The fact that scores of passages and numerous whole books have this 7-day chiastic pattern surely invites us to employ that template on other passages just to see if it might fit. It may or may not. There are 39 whole psalms in Book 1, so clearly it is not a complete set of 7s. To date, however, my studies have suggested to me (and to other readers) that Book 1 may well start with four sets of 7. Psalms 1-7, for instance, are about evenings and mornings, over and over. It points (or MAY point) the reader in a direction….

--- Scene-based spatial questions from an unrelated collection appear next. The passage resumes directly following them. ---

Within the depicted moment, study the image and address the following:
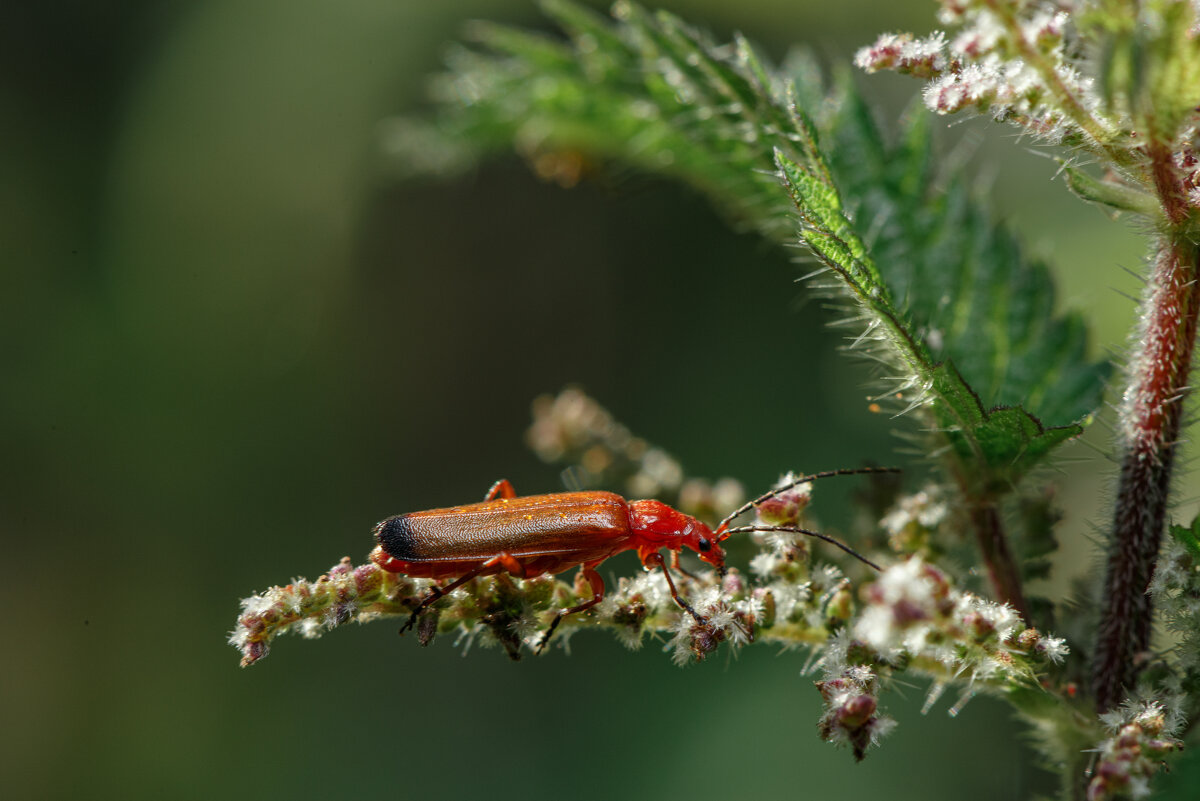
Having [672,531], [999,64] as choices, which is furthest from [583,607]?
[999,64]

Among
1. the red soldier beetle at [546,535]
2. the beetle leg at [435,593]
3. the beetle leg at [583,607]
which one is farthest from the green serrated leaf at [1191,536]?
the beetle leg at [435,593]

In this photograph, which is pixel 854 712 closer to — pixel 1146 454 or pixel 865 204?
pixel 1146 454

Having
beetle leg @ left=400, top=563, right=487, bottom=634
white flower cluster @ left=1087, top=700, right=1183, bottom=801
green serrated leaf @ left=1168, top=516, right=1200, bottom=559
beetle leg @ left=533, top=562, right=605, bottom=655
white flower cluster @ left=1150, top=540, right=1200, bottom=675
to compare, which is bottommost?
white flower cluster @ left=1087, top=700, right=1183, bottom=801

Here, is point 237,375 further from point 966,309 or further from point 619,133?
point 966,309

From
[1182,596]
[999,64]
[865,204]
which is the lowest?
[1182,596]

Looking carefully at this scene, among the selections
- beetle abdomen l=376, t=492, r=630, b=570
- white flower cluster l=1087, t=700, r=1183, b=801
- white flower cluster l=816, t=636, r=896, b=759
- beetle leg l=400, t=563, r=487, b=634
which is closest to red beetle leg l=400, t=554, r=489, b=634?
beetle leg l=400, t=563, r=487, b=634

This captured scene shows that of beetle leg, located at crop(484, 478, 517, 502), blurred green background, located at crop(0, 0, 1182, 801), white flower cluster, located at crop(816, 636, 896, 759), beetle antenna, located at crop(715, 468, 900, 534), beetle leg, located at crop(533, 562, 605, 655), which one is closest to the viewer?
white flower cluster, located at crop(816, 636, 896, 759)

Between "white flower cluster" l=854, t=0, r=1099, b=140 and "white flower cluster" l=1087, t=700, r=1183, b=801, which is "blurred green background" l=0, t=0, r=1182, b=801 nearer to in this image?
"white flower cluster" l=854, t=0, r=1099, b=140

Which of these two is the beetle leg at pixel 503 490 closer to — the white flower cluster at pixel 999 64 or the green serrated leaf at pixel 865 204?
the green serrated leaf at pixel 865 204
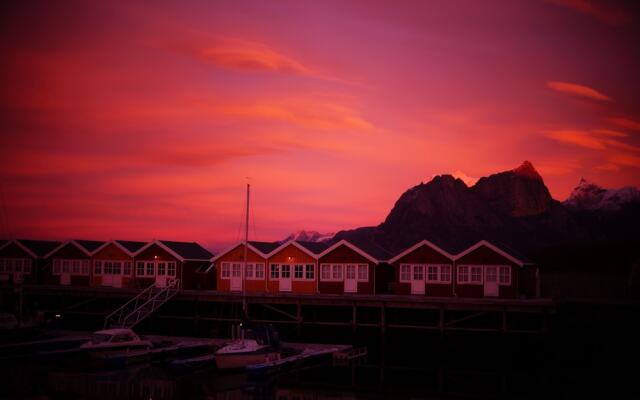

There’s nothing esoteric about literary structuring by chiasms and by numerics. It is all over the ancient and medieval world. The Bible is written in hieratic scribal Hebrew, not in parole Hebrew. It is written by men in a company of people almost always completely at odds with their society, which we know from the Bible was mostly idolatrous. The various writers in this tradition are extremely referential of one another, and self-consciously so. I reject the modernist view that the Bible grew like Topsy with writings from here and there just coming together by the mysterious work of the Spirit.

An ancient trained priestly scribe was like someone with a Ph.D. in physics today — not like a newspaper reporter. Their works are complex in the way a Bach quadruple fugue or a Beethoven symphony are complex. I myself enjoy admiring that musical beauty, and I do think that over time, the things we bring out of the Bible will prove helpful to the church.